INSTRUCTIONS:
1) Sum up the profile in two sentences.
2) Answer these questions from the profile:
(a) Which place has felt most like home to Chloe?
(b) What kind of art therapy practice does she have?
(c) Where does her belief in art come from?

SELECTED EXCERPT:

__________

Chloe Jacobson, LPC, ATR (she/her)

chloeJacobson

Chloe Jacobson, LPC, ATR (she/her)

I’m Chloe, I use she/her pronouns and am a white, queer,  able bodied, genderqueer art
therapist. I’ve lived in Southern Oregon, Washington, California, and Colorado and
Portland or the territories of the Clackamas, Kalapuya and Cowlitz tribes, is what has
most felt like home. Art has played a huge role in my own survival and my belief in it
stems from my own intimate relationship with the creative process.

I help facilitate the healing power of present, experiential, creative expression in my transpersonal art therapy practice. I believe in the ability of art, whatever medium, to better articulate our experiences than language, and radically hold and express each individual’s relative story.

__________

Extracted items
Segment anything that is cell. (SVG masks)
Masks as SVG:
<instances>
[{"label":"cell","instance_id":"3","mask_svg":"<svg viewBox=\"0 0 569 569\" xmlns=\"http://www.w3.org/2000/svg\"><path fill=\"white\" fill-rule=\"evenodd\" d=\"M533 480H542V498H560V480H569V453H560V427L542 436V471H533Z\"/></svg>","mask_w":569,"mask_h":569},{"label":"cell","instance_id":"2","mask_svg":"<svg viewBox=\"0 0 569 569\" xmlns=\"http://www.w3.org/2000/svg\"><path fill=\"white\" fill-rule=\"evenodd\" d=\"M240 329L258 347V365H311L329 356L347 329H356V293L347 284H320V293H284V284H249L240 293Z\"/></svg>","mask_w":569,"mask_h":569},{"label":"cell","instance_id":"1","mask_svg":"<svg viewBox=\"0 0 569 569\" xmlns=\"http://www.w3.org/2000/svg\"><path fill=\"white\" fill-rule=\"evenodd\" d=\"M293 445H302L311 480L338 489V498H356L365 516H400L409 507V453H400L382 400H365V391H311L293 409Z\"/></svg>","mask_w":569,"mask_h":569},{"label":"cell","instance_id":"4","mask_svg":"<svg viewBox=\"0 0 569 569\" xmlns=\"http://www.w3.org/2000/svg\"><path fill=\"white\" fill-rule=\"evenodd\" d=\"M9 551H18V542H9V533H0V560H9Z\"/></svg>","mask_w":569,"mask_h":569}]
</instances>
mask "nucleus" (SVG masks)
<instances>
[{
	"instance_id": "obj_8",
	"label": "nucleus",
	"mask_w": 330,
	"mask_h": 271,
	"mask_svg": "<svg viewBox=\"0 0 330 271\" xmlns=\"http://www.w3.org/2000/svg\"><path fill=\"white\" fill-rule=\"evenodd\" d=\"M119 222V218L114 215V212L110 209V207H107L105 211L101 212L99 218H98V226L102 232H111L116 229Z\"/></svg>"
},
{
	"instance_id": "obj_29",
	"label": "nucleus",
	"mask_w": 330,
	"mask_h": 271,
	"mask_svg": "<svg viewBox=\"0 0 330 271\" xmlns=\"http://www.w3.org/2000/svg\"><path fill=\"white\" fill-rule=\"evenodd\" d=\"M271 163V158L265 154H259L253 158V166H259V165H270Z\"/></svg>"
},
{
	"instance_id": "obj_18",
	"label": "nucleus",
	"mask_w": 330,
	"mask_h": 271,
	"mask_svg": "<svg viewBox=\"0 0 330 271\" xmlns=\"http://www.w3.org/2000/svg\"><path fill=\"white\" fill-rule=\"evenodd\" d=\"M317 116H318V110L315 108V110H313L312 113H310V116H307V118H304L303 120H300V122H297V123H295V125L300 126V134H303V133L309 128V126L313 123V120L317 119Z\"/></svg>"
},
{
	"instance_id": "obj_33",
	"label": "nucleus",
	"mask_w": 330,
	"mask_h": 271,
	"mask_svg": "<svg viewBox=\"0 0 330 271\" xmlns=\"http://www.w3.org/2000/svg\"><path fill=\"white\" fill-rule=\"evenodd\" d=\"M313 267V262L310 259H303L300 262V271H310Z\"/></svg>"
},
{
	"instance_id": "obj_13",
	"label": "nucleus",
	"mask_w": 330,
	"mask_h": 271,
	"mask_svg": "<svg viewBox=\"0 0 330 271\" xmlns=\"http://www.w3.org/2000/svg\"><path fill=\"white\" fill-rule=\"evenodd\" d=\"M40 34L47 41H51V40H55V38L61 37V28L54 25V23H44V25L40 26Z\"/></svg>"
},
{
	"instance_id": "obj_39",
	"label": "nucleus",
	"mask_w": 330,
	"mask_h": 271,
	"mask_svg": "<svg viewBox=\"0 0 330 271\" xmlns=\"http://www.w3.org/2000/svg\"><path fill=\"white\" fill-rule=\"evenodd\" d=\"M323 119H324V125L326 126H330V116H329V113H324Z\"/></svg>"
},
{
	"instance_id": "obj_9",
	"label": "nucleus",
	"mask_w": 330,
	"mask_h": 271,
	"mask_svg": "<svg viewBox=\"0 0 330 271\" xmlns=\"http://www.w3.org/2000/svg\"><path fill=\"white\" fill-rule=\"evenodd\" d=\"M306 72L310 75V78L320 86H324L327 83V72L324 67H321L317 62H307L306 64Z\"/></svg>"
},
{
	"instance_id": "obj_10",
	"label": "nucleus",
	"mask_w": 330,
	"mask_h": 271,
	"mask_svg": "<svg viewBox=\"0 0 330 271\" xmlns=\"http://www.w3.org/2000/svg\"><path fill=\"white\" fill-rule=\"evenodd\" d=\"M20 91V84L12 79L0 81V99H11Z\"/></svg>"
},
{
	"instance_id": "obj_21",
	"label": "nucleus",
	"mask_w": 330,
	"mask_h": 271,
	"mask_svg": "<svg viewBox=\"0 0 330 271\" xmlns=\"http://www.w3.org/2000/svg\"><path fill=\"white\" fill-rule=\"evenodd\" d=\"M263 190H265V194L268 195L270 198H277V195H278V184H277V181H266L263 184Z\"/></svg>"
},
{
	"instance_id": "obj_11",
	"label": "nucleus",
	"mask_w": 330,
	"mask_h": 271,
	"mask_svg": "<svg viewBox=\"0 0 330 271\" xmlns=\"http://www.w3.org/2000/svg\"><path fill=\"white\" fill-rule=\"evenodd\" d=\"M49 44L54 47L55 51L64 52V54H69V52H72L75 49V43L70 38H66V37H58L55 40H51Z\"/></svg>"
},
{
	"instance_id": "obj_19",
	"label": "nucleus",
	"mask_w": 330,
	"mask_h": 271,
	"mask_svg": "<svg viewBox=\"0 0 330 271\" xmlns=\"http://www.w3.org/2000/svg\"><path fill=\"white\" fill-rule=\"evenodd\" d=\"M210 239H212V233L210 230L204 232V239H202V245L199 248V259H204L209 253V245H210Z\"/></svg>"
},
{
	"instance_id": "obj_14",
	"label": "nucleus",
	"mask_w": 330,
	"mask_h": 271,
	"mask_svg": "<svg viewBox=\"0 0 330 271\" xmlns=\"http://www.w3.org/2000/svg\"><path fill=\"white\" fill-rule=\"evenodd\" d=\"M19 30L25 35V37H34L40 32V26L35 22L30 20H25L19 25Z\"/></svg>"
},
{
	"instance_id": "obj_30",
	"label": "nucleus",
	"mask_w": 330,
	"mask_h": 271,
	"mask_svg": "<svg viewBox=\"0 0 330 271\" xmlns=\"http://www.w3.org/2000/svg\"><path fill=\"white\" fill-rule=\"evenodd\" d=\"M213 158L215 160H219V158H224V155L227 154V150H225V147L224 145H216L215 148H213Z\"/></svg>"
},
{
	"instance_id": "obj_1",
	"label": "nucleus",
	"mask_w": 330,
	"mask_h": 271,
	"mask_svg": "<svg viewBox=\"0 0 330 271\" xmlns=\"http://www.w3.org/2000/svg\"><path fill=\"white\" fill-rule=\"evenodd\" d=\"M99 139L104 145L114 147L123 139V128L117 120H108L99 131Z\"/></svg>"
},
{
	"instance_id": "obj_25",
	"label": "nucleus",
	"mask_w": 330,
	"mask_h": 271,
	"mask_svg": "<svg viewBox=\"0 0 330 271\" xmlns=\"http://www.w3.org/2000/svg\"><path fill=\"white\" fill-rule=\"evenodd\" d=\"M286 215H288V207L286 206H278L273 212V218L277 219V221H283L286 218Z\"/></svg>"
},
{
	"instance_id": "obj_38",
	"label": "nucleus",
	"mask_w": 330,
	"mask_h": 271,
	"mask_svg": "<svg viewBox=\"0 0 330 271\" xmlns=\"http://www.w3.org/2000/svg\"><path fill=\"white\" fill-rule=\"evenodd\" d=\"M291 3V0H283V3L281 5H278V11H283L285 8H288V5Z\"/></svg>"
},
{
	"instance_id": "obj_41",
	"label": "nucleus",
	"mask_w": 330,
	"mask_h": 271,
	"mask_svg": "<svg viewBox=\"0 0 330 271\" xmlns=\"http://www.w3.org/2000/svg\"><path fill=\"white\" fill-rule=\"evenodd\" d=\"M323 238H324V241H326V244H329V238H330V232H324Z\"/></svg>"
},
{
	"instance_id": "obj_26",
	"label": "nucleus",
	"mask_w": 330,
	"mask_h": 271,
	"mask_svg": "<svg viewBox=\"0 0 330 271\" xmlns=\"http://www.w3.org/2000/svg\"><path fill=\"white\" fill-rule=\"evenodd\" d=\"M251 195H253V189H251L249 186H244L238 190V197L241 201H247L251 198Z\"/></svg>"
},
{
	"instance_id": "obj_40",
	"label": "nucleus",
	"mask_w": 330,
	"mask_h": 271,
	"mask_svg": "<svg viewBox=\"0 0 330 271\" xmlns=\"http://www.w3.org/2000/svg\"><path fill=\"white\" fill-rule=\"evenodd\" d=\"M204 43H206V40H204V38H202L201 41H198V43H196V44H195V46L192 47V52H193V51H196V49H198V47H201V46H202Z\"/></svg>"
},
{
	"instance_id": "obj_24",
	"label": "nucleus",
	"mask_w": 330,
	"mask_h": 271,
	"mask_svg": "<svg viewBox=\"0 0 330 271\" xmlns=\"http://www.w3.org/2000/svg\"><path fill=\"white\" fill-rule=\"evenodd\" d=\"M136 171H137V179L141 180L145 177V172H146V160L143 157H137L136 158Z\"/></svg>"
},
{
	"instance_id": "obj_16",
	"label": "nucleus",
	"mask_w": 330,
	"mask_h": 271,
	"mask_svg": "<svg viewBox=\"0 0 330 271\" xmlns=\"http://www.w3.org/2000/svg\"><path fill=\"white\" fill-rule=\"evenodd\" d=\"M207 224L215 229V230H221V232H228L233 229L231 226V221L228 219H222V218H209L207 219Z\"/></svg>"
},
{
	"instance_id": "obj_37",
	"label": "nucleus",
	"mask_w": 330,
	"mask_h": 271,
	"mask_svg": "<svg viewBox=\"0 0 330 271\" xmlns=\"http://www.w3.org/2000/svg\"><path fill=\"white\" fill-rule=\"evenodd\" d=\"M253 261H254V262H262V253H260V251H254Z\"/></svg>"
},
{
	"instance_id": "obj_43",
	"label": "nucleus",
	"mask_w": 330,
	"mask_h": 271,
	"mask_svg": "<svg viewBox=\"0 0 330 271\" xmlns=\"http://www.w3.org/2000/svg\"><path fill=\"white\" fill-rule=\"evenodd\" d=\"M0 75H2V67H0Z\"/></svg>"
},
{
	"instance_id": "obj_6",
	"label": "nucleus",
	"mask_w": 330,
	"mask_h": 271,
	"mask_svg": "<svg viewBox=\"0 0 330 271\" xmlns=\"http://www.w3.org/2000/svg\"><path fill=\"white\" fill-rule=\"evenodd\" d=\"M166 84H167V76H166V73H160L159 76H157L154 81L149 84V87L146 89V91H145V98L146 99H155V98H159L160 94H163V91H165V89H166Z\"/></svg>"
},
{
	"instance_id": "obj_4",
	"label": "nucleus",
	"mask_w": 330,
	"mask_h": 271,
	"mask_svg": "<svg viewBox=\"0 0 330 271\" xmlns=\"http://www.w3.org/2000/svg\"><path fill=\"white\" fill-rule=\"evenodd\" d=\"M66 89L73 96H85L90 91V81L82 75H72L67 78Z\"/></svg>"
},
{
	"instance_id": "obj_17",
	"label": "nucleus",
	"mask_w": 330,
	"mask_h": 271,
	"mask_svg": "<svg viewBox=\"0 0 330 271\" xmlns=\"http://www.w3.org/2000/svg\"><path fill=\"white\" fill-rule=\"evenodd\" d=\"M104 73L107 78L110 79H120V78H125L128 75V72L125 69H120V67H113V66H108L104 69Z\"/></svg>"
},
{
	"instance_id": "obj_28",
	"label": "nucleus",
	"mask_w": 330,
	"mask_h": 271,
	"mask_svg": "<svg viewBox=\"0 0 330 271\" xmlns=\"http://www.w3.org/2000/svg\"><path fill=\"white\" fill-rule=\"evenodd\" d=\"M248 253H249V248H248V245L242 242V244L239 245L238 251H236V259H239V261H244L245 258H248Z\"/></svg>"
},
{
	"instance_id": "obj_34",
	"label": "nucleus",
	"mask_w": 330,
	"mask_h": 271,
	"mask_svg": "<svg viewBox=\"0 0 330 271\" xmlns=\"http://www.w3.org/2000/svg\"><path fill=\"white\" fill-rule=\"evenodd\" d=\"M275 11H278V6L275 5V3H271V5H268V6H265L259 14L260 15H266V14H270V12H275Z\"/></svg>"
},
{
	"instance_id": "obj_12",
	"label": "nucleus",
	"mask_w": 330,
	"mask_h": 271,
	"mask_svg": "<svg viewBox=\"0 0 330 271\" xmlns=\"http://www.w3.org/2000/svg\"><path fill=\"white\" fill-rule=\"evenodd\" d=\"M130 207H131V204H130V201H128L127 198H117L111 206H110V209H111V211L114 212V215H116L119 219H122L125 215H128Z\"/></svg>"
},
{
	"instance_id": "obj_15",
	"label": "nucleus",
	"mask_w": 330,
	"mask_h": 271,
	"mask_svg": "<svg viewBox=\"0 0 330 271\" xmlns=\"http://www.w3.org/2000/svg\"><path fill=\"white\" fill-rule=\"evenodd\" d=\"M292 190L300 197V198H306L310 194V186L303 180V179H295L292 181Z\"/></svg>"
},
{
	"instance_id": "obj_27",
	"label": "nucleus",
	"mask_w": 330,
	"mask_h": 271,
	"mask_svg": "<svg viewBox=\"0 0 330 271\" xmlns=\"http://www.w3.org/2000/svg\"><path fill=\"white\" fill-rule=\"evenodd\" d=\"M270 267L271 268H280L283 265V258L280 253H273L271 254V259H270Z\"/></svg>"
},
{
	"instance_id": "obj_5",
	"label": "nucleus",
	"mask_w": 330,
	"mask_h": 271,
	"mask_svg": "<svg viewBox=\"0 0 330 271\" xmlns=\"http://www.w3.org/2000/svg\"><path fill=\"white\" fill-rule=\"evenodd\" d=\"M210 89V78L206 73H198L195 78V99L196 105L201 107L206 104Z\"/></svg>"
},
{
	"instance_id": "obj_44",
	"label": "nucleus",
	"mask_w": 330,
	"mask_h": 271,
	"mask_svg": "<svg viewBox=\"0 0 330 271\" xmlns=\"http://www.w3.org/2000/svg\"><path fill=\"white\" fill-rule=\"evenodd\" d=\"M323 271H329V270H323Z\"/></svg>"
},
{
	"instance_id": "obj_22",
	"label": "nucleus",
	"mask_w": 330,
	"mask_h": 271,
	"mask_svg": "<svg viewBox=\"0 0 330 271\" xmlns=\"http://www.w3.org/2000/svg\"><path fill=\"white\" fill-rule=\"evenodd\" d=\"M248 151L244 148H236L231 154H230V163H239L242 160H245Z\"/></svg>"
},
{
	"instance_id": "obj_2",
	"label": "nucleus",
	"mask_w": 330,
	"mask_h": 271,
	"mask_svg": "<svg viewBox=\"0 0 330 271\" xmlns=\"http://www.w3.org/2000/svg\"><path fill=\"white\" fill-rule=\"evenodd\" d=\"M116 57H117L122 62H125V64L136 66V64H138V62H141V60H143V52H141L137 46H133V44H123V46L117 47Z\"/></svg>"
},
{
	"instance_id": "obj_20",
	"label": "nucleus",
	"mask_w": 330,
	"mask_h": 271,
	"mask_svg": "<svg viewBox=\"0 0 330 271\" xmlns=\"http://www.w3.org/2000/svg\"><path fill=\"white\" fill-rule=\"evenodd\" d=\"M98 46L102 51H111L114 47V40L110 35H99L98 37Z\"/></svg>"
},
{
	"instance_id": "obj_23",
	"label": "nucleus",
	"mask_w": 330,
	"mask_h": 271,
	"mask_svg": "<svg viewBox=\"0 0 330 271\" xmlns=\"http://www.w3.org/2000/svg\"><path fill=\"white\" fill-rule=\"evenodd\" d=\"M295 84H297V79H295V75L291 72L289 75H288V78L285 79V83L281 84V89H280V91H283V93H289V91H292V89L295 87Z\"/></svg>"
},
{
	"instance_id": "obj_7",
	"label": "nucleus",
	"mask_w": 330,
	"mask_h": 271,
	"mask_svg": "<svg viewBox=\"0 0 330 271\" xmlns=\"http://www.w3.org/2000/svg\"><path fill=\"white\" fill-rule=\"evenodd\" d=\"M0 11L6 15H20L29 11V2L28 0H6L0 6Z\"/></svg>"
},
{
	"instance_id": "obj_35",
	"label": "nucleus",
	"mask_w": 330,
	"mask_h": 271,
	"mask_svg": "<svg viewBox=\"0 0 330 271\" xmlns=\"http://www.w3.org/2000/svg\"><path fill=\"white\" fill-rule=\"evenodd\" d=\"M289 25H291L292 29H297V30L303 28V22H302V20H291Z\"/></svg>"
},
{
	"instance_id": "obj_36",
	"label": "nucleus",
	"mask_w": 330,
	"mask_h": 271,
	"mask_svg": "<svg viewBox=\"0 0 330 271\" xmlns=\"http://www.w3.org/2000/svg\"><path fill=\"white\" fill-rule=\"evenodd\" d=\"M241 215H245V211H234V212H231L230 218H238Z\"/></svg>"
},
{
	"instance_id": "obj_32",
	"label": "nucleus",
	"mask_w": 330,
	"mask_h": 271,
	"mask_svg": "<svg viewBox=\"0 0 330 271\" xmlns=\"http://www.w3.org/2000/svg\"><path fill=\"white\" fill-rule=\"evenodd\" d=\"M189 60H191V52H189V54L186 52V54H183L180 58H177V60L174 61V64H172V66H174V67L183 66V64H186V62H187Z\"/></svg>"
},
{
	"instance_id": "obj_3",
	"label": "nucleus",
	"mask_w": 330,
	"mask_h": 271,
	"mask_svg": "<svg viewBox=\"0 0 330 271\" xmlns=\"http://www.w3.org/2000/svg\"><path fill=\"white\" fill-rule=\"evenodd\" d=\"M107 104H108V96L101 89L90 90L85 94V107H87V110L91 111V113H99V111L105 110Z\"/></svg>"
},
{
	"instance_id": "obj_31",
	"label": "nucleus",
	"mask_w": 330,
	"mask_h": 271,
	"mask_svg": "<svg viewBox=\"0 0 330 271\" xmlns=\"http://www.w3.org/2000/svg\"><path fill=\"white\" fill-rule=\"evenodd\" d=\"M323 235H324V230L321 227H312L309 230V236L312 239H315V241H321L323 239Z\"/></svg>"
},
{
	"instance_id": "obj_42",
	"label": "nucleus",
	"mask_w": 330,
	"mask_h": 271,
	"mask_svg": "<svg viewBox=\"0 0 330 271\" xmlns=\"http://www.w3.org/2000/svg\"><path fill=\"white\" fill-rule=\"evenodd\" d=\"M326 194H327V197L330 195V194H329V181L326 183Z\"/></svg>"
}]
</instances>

__________

ANSWERS BY TASK:
1) Chloe Jacobson is a white, queer, able-bodied, genderqueer art therapist who uses she/her pronouns and has lived in several western states, with Portland feeling most like home. Art has played a huge role in her own survival, and in her transpersonal art therapy practice she helps people heal through present, experiential, creative expression.

2)
(a) Portland, or the territories of the Clackamas, Kalapuya and Cowlitz tribes.
(b) A transpersonal art therapy practice.
(c) Her own intimate relationship with the creative process.